Restate each of the lines given below, word for word.

(Stored data)
▶

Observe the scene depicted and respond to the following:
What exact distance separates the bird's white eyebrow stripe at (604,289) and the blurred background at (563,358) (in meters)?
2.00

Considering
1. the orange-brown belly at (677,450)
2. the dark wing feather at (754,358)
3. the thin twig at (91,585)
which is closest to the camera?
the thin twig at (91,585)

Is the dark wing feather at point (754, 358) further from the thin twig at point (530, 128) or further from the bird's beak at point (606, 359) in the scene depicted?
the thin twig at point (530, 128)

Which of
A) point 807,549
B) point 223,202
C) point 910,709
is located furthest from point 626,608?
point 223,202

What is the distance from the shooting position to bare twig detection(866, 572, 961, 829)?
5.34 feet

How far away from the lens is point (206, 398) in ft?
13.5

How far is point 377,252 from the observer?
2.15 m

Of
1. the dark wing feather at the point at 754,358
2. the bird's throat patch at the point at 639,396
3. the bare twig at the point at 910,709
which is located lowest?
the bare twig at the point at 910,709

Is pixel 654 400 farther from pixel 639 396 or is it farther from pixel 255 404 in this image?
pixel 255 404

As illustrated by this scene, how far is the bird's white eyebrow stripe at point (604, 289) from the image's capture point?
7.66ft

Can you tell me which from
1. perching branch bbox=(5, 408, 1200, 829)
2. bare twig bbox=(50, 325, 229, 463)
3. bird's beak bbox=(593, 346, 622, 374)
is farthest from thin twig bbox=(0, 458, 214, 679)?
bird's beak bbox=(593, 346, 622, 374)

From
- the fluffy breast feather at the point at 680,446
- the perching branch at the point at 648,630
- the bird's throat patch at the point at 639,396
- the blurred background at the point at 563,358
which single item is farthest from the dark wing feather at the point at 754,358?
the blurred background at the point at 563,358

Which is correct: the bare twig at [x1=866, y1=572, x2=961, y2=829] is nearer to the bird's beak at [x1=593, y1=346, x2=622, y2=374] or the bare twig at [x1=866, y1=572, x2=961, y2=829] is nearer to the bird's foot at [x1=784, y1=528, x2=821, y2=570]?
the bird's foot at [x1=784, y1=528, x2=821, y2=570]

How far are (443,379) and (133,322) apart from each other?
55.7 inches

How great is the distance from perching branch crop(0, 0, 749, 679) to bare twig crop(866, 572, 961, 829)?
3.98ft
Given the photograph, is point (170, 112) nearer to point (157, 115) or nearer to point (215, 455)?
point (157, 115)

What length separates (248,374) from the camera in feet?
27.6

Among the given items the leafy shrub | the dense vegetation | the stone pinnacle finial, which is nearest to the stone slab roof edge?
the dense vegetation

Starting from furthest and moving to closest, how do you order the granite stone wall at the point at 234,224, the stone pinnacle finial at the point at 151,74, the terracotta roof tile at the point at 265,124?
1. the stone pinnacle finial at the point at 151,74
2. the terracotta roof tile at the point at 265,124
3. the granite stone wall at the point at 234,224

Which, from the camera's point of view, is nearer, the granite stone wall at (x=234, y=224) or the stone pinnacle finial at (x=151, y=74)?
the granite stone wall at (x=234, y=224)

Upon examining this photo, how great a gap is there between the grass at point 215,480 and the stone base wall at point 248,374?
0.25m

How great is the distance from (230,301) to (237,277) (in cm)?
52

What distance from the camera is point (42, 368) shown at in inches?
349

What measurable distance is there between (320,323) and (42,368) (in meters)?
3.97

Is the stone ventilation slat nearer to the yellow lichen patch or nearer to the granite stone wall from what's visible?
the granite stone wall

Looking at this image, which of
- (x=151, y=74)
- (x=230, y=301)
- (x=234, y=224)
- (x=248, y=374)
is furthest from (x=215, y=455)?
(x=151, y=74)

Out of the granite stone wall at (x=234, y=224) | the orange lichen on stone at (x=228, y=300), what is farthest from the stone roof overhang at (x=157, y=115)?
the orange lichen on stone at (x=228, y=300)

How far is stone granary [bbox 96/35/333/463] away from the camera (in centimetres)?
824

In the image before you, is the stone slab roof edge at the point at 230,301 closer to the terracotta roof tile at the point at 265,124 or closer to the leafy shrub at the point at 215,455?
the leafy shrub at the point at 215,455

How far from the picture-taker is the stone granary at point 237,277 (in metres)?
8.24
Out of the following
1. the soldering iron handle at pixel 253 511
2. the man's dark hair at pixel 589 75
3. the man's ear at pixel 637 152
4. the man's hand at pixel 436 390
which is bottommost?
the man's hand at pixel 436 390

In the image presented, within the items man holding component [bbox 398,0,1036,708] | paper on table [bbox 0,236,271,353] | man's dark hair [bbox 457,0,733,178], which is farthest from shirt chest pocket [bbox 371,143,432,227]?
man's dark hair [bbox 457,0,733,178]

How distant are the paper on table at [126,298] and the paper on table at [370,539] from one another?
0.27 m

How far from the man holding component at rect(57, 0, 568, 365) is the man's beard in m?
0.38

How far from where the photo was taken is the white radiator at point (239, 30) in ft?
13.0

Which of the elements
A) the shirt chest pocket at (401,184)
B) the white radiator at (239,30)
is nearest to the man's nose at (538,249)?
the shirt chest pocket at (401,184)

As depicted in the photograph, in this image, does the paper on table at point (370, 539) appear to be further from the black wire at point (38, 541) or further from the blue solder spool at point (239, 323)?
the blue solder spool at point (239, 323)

◀

FINAL RESULT:
Observe the scene depicted and respond to the following:
What exact distance separates the bird's white eyebrow stripe at (604,289) and the blurred background at (563,358) (in meters)?
2.00

Considering
1. the orange-brown belly at (677,450)
2. the dark wing feather at (754,358)
3. the thin twig at (91,585)
which is closest to the camera?
the thin twig at (91,585)

Is the dark wing feather at point (754, 358) further from the thin twig at point (530, 128) or further from the bird's beak at point (606, 359) in the scene depicted?
the thin twig at point (530, 128)

Which of
A) point 807,549
B) point 223,202
C) point 910,709
is located furthest from point 626,608?
point 223,202

What is the distance from the shooting position to bare twig detection(866, 572, 961, 829)?
5.34 feet

How far away from the lens is point (206, 398) in ft?
13.5

How far is point 377,252 from the observer?
2.15 m

Of
1. the dark wing feather at the point at 754,358
2. the bird's throat patch at the point at 639,396
3. the bare twig at the point at 910,709
which is located lowest?
the bare twig at the point at 910,709

Is pixel 654 400 farther from pixel 639 396 or is it farther from pixel 255 404 in this image?
pixel 255 404

As illustrated by this scene, how far is the bird's white eyebrow stripe at point (604, 289) from the image's capture point?
7.66ft

Can you tell me which from
1. perching branch bbox=(5, 408, 1200, 829)
2. bare twig bbox=(50, 325, 229, 463)
3. bird's beak bbox=(593, 346, 622, 374)
is farthest from thin twig bbox=(0, 458, 214, 679)?
bird's beak bbox=(593, 346, 622, 374)

From
- the fluffy breast feather at the point at 680,446
- the perching branch at the point at 648,630
- the bird's throat patch at the point at 639,396
- the blurred background at the point at 563,358
which single item is farthest from the dark wing feather at the point at 754,358?
the blurred background at the point at 563,358

Which is correct: the bare twig at [x1=866, y1=572, x2=961, y2=829] is nearer to the bird's beak at [x1=593, y1=346, x2=622, y2=374] or the bare twig at [x1=866, y1=572, x2=961, y2=829] is nearer to the bird's foot at [x1=784, y1=528, x2=821, y2=570]?
the bird's foot at [x1=784, y1=528, x2=821, y2=570]

How far are (443,379) and (133,322) apart from each other?
55.7 inches

How great is the distance from perching branch crop(0, 0, 749, 679) to bare twig crop(866, 572, 961, 829)?
3.98ft
Given the photograph, is point (170, 112) nearer to point (157, 115) or nearer to point (215, 455)?
point (157, 115)

What length separates (248,374) from the camera in feet?
27.6

Among the given items the leafy shrub | the dense vegetation | the stone pinnacle finial, which is nearest to the stone slab roof edge?
the dense vegetation

Starting from furthest and moving to closest, how do you order the granite stone wall at the point at 234,224, the stone pinnacle finial at the point at 151,74, the terracotta roof tile at the point at 265,124?
1. the stone pinnacle finial at the point at 151,74
2. the terracotta roof tile at the point at 265,124
3. the granite stone wall at the point at 234,224

Which, from the camera's point of view, is nearer, the granite stone wall at (x=234, y=224) or the stone pinnacle finial at (x=151, y=74)?
the granite stone wall at (x=234, y=224)

Upon examining this photo, how great a gap is there between the grass at point 215,480 and the stone base wall at point 248,374?
0.25m

How great is the distance from (230,301) to (237,277) (in cm)?
52

What distance from the camera is point (42, 368) shown at in inches?
349

What measurable distance is there between (320,323) and (42,368) (in meters)?
3.97

Is the stone ventilation slat nearer to the yellow lichen patch or nearer to the granite stone wall from what's visible?
the granite stone wall

Looking at this image, which of
- (x=151, y=74)
- (x=230, y=301)
- (x=234, y=224)
- (x=248, y=374)
is furthest from (x=215, y=455)?
(x=151, y=74)

Out of the granite stone wall at (x=234, y=224) | the orange lichen on stone at (x=228, y=300), what is farthest from the stone roof overhang at (x=157, y=115)?
the orange lichen on stone at (x=228, y=300)

How far is stone granary [bbox 96/35/333/463] away from the camera (in centimetres)?
824

In the image before you, is the stone slab roof edge at the point at 230,301 closer to the terracotta roof tile at the point at 265,124 or closer to the leafy shrub at the point at 215,455?
the leafy shrub at the point at 215,455

How far from the picture-taker is the stone granary at point 237,277 (in metres)?
8.24
Out of the following
1. the soldering iron handle at pixel 253 511
2. the man's dark hair at pixel 589 75
3. the man's ear at pixel 637 152
4. the man's hand at pixel 436 390
which is bottommost?
the man's hand at pixel 436 390

In the image presented, within the items man holding component [bbox 398,0,1036,708] | paper on table [bbox 0,236,271,353] | man's dark hair [bbox 457,0,733,178], which is farthest from shirt chest pocket [bbox 371,143,432,227]?
man's dark hair [bbox 457,0,733,178]

How distant are the paper on table at [126,298] and the paper on table at [370,539] from one another?
0.27 m

How far from the man holding component at rect(57, 0, 568, 365) is the man's beard in m?
0.38

How far from where the photo was taken is the white radiator at point (239, 30) in ft?
13.0

Which of the elements
A) the shirt chest pocket at (401,184)
B) the white radiator at (239,30)
is nearest to the man's nose at (538,249)?
the shirt chest pocket at (401,184)

As depicted in the photograph, in this image, does the paper on table at point (370, 539) appear to be further from the black wire at point (38, 541) or further from the blue solder spool at point (239, 323)?
the blue solder spool at point (239, 323)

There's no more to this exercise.